First, Build a simple GRU model that takes as input the text indices from the vocabulary, and ends with a softmax over total number of classes. Use the embedding and hidden dimension of your choice. 

**Please train your model to reach at the least 50% accuracy on the test set.**

At each epoch, compute and print **Average Cross Entropy loss** and **Accuracy** on both **train and validation set** 

Plot your validation and train loss over different epochs. 

Plot your validation and train accuracies over different epochs. 

Finally print accuracy on the test set.

**3.6) (25 points)** Now, let's finetune a sequence classification model based on BERT. Please install the Huggingface's Transformers library for this.
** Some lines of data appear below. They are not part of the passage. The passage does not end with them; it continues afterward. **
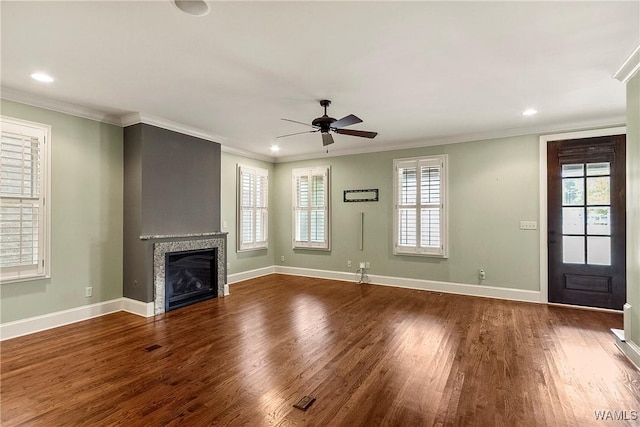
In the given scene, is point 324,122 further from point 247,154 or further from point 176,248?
point 247,154

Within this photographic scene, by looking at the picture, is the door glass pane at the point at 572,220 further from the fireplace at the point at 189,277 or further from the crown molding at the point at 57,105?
the crown molding at the point at 57,105

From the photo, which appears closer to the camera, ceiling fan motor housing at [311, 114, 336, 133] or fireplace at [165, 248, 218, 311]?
ceiling fan motor housing at [311, 114, 336, 133]

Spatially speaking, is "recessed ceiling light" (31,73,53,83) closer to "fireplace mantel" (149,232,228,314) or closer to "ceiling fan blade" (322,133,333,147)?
"fireplace mantel" (149,232,228,314)

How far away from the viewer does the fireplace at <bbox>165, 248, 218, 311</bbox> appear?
4488 millimetres

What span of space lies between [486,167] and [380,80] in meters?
3.02

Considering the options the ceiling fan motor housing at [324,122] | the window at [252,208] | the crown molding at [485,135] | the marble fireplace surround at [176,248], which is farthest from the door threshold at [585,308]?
the window at [252,208]

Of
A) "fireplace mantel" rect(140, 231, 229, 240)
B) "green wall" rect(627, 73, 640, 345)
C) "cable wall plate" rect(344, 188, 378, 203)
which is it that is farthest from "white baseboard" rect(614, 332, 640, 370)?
"fireplace mantel" rect(140, 231, 229, 240)

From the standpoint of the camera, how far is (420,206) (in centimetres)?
567

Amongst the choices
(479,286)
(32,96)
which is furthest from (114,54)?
(479,286)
Use the Pretrained 'bert-base-uncased' model for this problem. Please use the BERT tokenizer from the pretrained built for 'bert-base-uncased' model . Use the AdamW optimizer from the transformers library for optimization. Remember BERT uses Attention masks for input so you need to create a separate dataloader for BERT. Please keep in mind that BERT can handle maximum of 512 tokens.

**Please finetune the model so that it reaches at least 60% accuracy on the test set.**

The rest of your experimental setting should be the same as 3.5:

At each epoch, compute and print **Average Cross Entropy loss** and **Accuracy** on both **train and validation set** 

Plot your validation and train loss over different epochs. 

Plot your validation and train accuracies over different epochs. 

Finally print accuracy on the test set.

**3.7) (Bonus maximum 10 points)** List 5 examples on the test set that BERT misclassified. Describe reasons identified for misclassification.